Re: [Excel] CSV Correct/Delete Rows/Split File
i looked at your code and could not see any obvious problem, though note, i repeat, i am not familiar with .net coding, i do not see where you might have tried to incorporate the code i suggested, so i do not know what you have tried.
if you are lucky, robdog, koolsid or someone with .net experience may come on line and be able to help you
Re: [Excel] CSV Correct/Delete Rows/Split File
Thanks for taking a look at it westconn, you have been a lot of help so far. I guess all I can do is more trial and error and reading. Do you think it can be done another way by chance?
Re: [Excel] CSV Correct/Delete Rows/Split File
there are nearly always multiple solutions, for any task
another method might be to automate excel
i could see no code to indicate what you had tried to read the first 3 columns
i did make the assumption that your .csv file actually had comma separated values (csv), which like all assumptions may be incorrect, if your fields are separated by some other identifier then you would need to change the code to suit
google on .net string functions to find the equivalents of what i suggested
Re: [Excel] CSV Correct/Delete Rows/Split File
Yea, the file is using commas to separate, I dont need to replace them ugh I didn't realize that I had that to replace invalid characters. (In my OP)
My problem is everything I try, I cant get a replace or remove row function/code to work. I never get any errors either.
I never had anything in my original code to read the first 3 columns. The reason I don't want to use macros is because I don't have access to Excel all the time. So if I can automate this process removing invalid characters and rows that are missing data. What would be amazing is being able to generate a log file to tell me what rows were removed. I just don't have the apptitude or knowledge to do any of this. :\

> **WHAT IS EXPECTED**
Reproduce the part of the forum thread that opens with the words containing "if you are lucky, robdog, koolsid" and closes with "way by chance?". The entries that come next have nothing to do with the forum thread.

> **DATA PROVIDED**
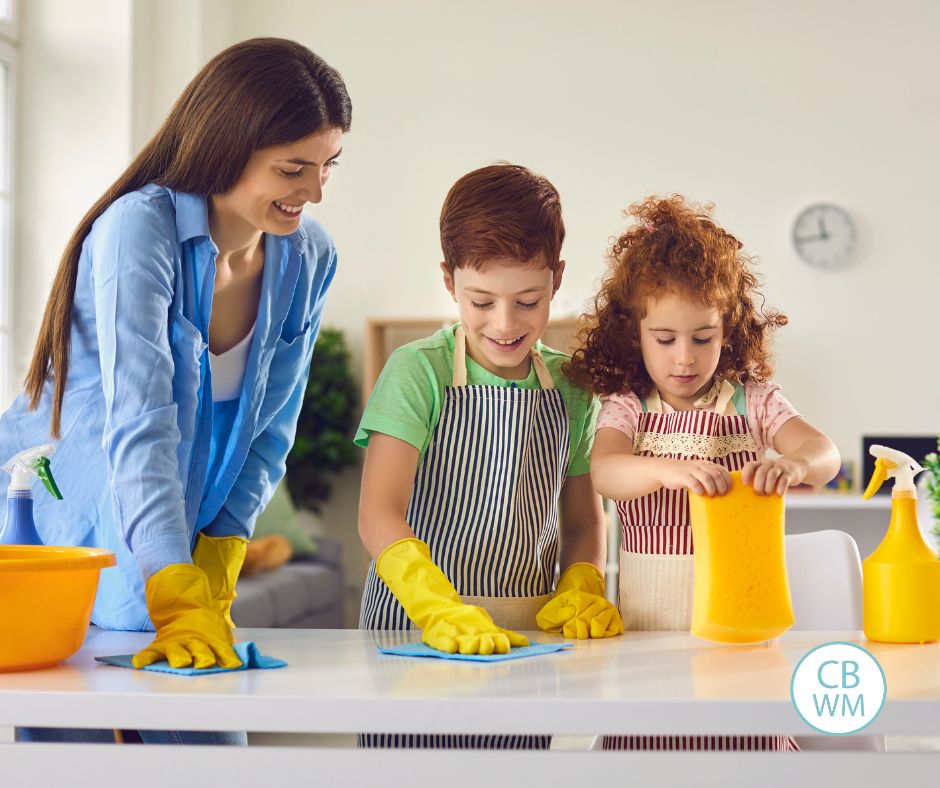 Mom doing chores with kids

--

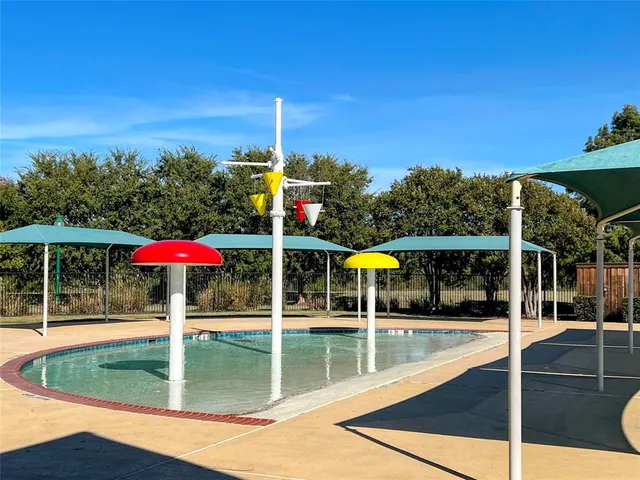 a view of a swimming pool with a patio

---

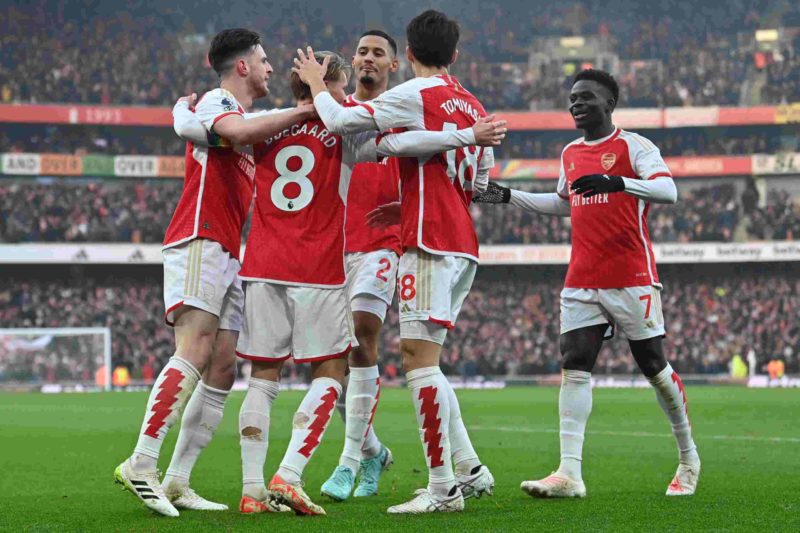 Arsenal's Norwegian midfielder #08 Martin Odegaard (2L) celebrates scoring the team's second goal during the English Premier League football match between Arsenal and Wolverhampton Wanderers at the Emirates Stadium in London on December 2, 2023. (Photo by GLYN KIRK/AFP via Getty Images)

> **RESULT OF THE TASK**
if you are lucky, robdog, koolsid or someone with .net experience may come on line and be able to help you
Re: [Excel] CSV Correct/Delete Rows/Split File
Thanks for taking a look at it westconn, you have been a lot of help so far. I guess all I can do is more trial and error and reading. Do you think it can be done another way by chance?